• 課題一覧:
1. 本文の「もちろん課題もあります。高齢」から「楽しめるアレンジ料理が登場。」までを、一字も変えずにすべて書き写してください。
2. 次の(a)〜(c)がそれぞれ本文の内容と合っているかを「はい」か「いいえ」で答え、判断の決め手となる本文の言葉をそのまま引用してください。(a) 伊王島豊漁祭は毎年春に開かれる。(b) スマホを使った出荷システムでは、港に戻る前に買い手が決まることもある。(c) 高齢の漁師向けの研修は、漁協の職員だけが担当している。
3. 島の飲食店で提供される料理として本文が挙げているものを、すべて書き出してください。

• 本文:
^^^^

港の直売所では、氷の上に並ぶかますがまるで“海の宝石”のように輝きます。観光客が列をなし、「一本ください」と声をかける姿が日常の光景に。島の飲食店では炙り丼、フライ、一夜干しなど多彩な料理が提供され、訪れる人々がその味に驚きの声をあげます。
デジタルが変える“漁業のかたち”
近年、伊王島ではスマホを使った出荷システムが導入され、漁業の在り方に変化が生まれています。漁師がその場で漁獲情報を入力し、漁協や飲食店とリアルタイムで共有。これにより、港に戻る前に買い手が決まることもあります。
この仕組みは、魚の移動時間を短縮し、結果として鮮度の保持にもつながります。漁師にとっても、出荷調整や価格交渉をスムーズに行えるメリットがあり、まさに“情報で海を操る時代”が到来しています。
もちろん課題もあります。高齢の漁師の中にはスマホ操作が苦手な人も多く、地元の地域おこし協力隊や若手漁師がサポートに入り、研修やデジタル講習を行っています。漁業のデジタル化は単なる効率化ではなく、人と人をつなぐ新しい協働の形を生み出しているのです。
“かますで町おこし”――人が集う海の祭り
ブランド化を機に、島全体で「かますを通じたまちおこし」が動き始めました。毎年秋に開催される伊王島豊漁祭では、かますを使った創作料理が並び、観光客でにぎわいます。会場では「カマスティック」や「炙り丼」、「かますの一夜干し」など、家庭でも楽しめるアレンジ料理が登場。
さらに注目なのが、「カマスティックづくり体験」。地元の子どもたちや観光客が一緒に魚を捌き、串に刺して揚げるこの体験は、海と命のつながりを実感できる貴重な場になっています。子どもたちが「自分で作ったカマスがおいしい!」と笑顔を見せる瞬間、地域の未来が確かに育っています。
環境と共に歩む“サステナブルな海”

^^^^

• 提供データ:
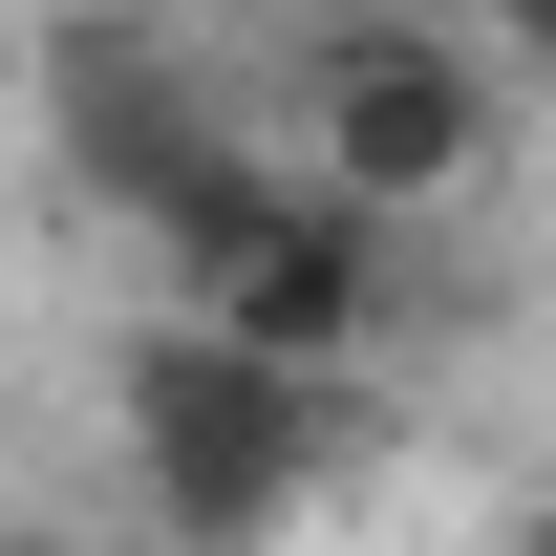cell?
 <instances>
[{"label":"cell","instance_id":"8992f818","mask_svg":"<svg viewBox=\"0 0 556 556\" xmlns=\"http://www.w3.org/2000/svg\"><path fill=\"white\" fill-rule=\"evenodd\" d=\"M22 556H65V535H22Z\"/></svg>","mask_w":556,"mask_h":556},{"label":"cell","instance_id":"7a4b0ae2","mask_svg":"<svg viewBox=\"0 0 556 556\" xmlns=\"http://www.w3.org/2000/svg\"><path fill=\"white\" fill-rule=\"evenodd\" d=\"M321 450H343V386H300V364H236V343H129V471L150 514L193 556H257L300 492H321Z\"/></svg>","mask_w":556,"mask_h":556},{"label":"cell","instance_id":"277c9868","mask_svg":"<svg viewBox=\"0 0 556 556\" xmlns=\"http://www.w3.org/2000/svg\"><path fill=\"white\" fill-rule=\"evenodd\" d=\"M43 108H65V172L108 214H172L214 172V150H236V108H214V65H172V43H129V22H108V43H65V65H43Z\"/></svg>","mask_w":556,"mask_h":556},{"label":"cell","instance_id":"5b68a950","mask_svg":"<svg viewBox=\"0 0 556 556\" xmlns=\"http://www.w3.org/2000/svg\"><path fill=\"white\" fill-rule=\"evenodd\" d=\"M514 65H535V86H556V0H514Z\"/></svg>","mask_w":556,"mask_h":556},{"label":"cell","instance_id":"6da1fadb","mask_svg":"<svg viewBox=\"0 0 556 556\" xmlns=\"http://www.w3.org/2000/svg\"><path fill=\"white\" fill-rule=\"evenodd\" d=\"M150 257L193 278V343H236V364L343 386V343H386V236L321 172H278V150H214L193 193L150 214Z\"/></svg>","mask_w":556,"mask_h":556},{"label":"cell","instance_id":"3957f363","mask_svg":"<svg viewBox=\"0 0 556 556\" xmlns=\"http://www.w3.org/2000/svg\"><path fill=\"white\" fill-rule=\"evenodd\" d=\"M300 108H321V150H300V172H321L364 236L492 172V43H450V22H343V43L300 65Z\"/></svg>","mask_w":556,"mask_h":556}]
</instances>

^^^^

• 解答一覧:
1.
もちろん課題もあります。高齢の漁師の中にはスマホ操作が苦手な人も多く、地元の地域おこし協力隊や若手漁師がサポートに入り、研修やデジタル講習を行っています。漁業のデジタル化は単なる効率化ではなく、人と人をつなぐ新しい協働の形を生み出しているのです。
“かますで町おこし”――人が集う海の祭り
ブランド化を機に、島全体で「かますを通じたまちおこし」が動き始めました。毎年秋に開催される伊王島豊漁祭では、かますを使った創作料理が並び、観光客でにぎわいます。会場では「カマスティック」や「炙り丼」、「かますの一夜干し」など、家庭でも楽しめるアレンジ料理が登場。

2.
(a) いいえ。「毎年秋に開催される伊王島豊漁祭」
(b) はい。「これにより、港に戻る前に買い手が決まることもあります。」
(c) いいえ。「地元の地域おこし協力隊や若手漁師がサポートに入り、研修やデジタル講習を行っています」

3. 炙り丼、フライ、一夜干し